Early First Americans once lived in the four corners area where Colorado, Utah, Arizona and New Mexico meet. Often called “cliff dwellers” because of their homes built into the cliffs, they also lived on top of the plateaus, originally in pit dwellings and later in stone and mud houses. They were in the area from roughly 500 A.D. to 1300 A.D. and developed extensive trade routes and the ceremonial center at Chaco Canyon. When and why they disappeared was a mystery for many years. Modern research shows they were the ancestors of the modern Hopi, Zuni and other Puebloans such as those in Taos and Acoma.
For many years, they were referred to as the Anasazi, a Navajo word that once meant “ancestors of my enemies” and more recently “ancient people.” More recently, they have been called the Ancient Puebloans as they are not the ancestors of the Navajos, relatively late-comers to the area, and their descendants don’t like the Navajo word.
People still debate why they left their homes. Was it drought, environmental destruction or perhaps the pressure of enemies. I believe the massive eruption of the Indonesian volcano Samalas in 1257 was a significant contributor. The Ancient First Americans were still starting new building projects in the 1240s but were mostly gone by 1300. In 2012, researchers determined mass graves in London were probably the result of a famine that occurred after that eruption cooled the earth’s atmosphere for several years. If there was proven famine in Europe, it seems logical to me there might have been famine in North America as well. The timing is right.

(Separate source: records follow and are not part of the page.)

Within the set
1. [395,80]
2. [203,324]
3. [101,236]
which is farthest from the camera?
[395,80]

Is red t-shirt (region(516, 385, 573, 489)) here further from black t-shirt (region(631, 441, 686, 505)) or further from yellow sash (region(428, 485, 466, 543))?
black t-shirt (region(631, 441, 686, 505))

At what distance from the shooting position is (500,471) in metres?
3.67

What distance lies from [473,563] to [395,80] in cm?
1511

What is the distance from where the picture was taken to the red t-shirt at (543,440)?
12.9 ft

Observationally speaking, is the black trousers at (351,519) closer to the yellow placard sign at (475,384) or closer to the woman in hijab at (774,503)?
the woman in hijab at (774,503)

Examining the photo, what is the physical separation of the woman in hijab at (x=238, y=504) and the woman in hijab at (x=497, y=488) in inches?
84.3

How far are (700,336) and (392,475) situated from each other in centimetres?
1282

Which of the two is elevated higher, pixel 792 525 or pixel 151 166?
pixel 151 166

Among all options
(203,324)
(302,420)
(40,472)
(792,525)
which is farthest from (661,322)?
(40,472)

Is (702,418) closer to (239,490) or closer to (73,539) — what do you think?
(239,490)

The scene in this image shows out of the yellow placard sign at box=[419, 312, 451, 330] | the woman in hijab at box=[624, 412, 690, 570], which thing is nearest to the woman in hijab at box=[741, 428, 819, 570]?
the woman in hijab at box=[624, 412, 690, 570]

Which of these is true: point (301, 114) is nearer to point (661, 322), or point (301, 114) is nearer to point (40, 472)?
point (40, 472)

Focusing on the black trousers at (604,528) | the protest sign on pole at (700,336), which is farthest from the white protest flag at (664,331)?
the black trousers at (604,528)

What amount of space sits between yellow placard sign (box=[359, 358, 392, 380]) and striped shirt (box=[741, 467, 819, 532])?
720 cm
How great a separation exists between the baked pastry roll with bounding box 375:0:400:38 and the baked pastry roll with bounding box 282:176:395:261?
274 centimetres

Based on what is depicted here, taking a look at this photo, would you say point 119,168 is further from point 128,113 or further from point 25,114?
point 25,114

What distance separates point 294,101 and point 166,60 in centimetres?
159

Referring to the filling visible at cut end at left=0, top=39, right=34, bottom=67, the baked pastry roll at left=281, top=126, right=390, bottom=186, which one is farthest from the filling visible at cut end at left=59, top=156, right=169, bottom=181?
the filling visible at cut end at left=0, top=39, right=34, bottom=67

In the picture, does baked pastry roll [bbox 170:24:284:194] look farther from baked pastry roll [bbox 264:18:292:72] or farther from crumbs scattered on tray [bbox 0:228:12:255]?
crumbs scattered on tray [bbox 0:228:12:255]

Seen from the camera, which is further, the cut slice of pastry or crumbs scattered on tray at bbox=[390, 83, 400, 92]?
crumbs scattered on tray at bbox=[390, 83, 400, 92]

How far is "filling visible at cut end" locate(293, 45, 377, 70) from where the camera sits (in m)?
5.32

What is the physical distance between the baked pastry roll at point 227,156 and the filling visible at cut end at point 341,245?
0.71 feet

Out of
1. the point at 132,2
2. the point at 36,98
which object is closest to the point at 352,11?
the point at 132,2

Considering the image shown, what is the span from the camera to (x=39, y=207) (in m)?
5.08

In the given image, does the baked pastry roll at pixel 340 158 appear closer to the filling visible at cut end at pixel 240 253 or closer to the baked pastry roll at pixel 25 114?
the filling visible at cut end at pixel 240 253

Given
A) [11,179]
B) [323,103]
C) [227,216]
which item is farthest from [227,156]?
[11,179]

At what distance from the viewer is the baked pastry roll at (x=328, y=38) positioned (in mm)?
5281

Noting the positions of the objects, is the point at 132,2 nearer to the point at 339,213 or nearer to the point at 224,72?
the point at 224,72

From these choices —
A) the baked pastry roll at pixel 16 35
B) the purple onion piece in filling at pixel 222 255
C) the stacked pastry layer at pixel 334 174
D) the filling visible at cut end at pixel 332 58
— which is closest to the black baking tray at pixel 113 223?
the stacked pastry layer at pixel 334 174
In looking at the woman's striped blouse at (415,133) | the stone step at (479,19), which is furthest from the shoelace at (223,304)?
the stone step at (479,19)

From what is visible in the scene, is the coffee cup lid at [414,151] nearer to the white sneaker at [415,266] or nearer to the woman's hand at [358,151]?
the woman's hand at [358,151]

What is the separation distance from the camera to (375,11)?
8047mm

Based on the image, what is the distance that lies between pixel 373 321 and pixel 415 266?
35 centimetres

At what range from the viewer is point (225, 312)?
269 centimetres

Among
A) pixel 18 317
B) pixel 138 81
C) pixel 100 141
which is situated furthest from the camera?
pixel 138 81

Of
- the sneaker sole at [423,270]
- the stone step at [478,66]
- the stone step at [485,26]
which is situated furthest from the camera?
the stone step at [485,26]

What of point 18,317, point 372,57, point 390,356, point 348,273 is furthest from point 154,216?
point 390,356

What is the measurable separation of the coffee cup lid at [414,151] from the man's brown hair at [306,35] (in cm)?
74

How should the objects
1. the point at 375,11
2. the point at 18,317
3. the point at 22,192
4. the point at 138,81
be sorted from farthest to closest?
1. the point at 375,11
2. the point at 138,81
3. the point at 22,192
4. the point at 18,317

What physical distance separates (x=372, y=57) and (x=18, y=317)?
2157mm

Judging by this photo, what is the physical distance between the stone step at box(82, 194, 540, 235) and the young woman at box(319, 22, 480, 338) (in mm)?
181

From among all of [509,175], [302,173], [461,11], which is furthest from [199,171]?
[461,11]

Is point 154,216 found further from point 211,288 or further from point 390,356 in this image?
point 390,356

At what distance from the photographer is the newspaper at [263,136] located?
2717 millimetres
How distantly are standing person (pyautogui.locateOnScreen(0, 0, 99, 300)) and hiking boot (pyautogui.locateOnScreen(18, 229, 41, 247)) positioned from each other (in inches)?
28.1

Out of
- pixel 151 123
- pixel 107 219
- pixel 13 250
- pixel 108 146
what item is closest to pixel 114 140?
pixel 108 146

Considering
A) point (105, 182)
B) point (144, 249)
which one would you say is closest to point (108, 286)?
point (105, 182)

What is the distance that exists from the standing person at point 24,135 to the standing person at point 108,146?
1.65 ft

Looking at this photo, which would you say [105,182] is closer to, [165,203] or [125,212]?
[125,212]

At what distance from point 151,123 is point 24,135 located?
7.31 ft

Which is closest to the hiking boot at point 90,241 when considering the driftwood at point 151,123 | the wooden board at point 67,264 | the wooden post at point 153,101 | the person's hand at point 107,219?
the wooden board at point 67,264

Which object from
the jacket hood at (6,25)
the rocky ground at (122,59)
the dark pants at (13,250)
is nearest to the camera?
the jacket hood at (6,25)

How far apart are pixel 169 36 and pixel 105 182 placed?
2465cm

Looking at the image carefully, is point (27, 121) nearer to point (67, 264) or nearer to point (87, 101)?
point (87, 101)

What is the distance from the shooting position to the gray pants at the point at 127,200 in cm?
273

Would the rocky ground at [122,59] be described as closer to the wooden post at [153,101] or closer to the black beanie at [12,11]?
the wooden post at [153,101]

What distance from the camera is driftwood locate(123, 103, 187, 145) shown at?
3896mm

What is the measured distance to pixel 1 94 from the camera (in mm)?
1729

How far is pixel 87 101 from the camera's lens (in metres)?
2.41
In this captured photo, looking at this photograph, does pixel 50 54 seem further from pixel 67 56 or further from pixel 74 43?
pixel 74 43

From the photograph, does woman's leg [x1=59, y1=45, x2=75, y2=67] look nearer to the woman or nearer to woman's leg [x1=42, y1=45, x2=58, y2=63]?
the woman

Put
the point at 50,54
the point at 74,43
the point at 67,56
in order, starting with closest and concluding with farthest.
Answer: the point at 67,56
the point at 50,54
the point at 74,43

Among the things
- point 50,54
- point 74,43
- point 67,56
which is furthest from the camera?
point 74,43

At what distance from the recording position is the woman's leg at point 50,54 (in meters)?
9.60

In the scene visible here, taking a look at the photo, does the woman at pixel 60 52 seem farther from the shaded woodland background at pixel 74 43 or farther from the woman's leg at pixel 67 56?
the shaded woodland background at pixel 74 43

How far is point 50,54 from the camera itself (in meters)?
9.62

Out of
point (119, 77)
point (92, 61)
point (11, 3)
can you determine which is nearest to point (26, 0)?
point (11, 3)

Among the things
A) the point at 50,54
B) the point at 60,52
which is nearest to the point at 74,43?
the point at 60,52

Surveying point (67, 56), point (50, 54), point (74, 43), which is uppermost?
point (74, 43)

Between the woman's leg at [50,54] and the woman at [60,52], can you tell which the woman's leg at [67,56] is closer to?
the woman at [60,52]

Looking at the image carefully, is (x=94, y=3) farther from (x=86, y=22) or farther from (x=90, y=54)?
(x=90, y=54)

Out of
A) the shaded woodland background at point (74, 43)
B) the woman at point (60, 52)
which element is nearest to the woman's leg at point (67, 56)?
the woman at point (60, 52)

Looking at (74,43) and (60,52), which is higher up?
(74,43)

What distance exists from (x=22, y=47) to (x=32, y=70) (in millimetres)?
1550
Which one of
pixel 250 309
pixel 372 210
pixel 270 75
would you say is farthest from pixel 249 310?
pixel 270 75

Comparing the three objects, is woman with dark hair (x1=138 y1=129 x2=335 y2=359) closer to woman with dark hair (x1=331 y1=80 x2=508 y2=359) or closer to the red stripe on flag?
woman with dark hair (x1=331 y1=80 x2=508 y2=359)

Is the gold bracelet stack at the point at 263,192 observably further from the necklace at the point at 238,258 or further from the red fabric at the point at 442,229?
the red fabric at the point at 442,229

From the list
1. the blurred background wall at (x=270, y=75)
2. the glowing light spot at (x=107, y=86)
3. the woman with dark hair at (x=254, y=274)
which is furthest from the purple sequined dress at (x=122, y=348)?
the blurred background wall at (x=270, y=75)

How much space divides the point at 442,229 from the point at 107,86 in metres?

On our fall 2018 trip, we revisited Hovenweep National Monument and Mesa Verde National Park and saw Canyon of the Ancients National Monument managed by BLM for the first time. Mesa Verde is famous, and Hovenweep is on paved roads, but we had to take a dirt road to the Lowery Pueblo, We discovered it quite by accident driving in the area. The Bureau of Land Management has done a good job preserving the ruins and making it attractive to visitors, but because it is off the beaten track, we had the place to ourselves.